EDIT: cool video, LOL
 
Hi

Ok its of the topic I know but...

I conected a 2lt Coke bottle to a foot pump once. Think I was making a water/air rocket. Anyway I wanted to see how much presure it could take. I got it up to 6 bar before it exploded. Thats like 3 times you standard car tire presure...

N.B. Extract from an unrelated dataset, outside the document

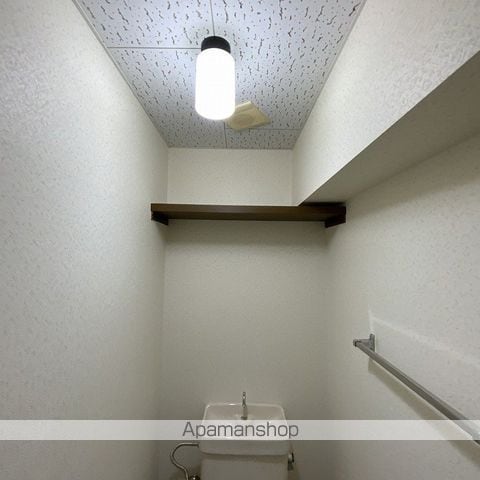 パノラミック仙丈の内装写真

The cap would go long before that I had to put a hose clamp around the cap.

Hannes
 
U sure one teaspoon for 750ml? doesnt sound rite. i always do 2 . and the beer does get to gasy
 
HAD a quick look at the coopers brewer book . If you using the carbonation drops 1 for 375ml and 2 for 750ml.
I presumed they were equivalent to sugar teaspoons.
 
+1 on the pre-measured scoop comment from boingk

I've never used anything else[\s] Apart from one bulk-priming effort, I've not used anything else to prime and in seven years only had one bottle go off (which I don't think I can fully attribute to over-carbed/bottling early)

Cheers,

microbe
 
HAD a quick look at the coopers brewer book . If you using the carbonation drops 1 for 375ml and 2 for 750ml.
I presumed they were equivalent to sugar teaspoons.

yeah well they`re not.
they weigh about 3 grams each if that tells you anything :rolleyes:
if you go priming 750 ml. bottles with 2 teaspoons of sugar{about 10-12 grams} you`re asking for it.

stagga.
 
I've had the bottom blow out of one of those coopers PET bottles (actually 3 bottles blew). a mix of under-fermented ginger beer, to much priming sugar, and conditioning in a 40C shed (ok, i was young and stupid). On the other hand, the ones that didn't blow turned out to be pretty potent stuff...

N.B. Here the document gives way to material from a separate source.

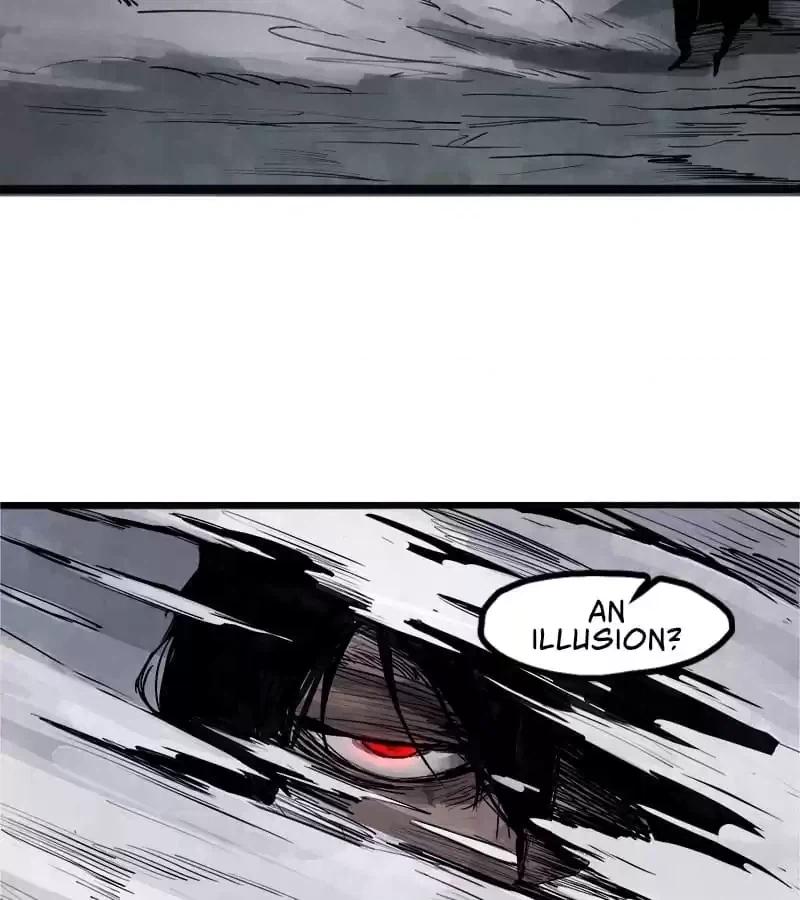 The Truth Mask Chapter 30 page 4 -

but yeah, you definitely sound like you over primed it for the stubbie bottles.
 
Just a hint matty... the last post to this thread was in February.
 
Just a hint matty... the last post to this thread was in February.


I would estimate that i've done app. 30 to 35 brews,and i have had one solitary bottle explode-i have only ever used glass.
I have never,ever used the hydrometer,and have done brews with up 5 1/2 kilos of fermentables.
The bottle that exploded had one next to it that was as flat as a tack-double dosed one,missed the other.
The best thing i have going for me is my garage appears to be perfect for maturing my brews-the beer seems to stay at a nice,even termperature all year round.
This has,i believe,allowed me to try 5 beers this week that are avoer 5 years old,and each one has been brilliant.
What is my point-not really sure,but i am amazed at how many people do have this issue..
Scott.
 
I've had the bottom blow out of one of those coopers PET bottles (actually 3 bottles blew). a mix of under-fermented ginger beer, to much priming sugar, and conditioning in a 40C shed (ok, i was young and stupid). On the other hand, the ones that didn't blow turned out to be pretty potent stuff...

but yeah, you definitely sound like you over primed it for the stubbie bottles.
You blew the bottom out of a PET bottle?
That's insane! :huh:
I purposely carbonated a PET bottle to 3 times priming sugar back in the day...carefully keeping it aside...just to see what happened. No exploded bottles or anything, just a bottle of crap beer that turned out to be nothing but foam.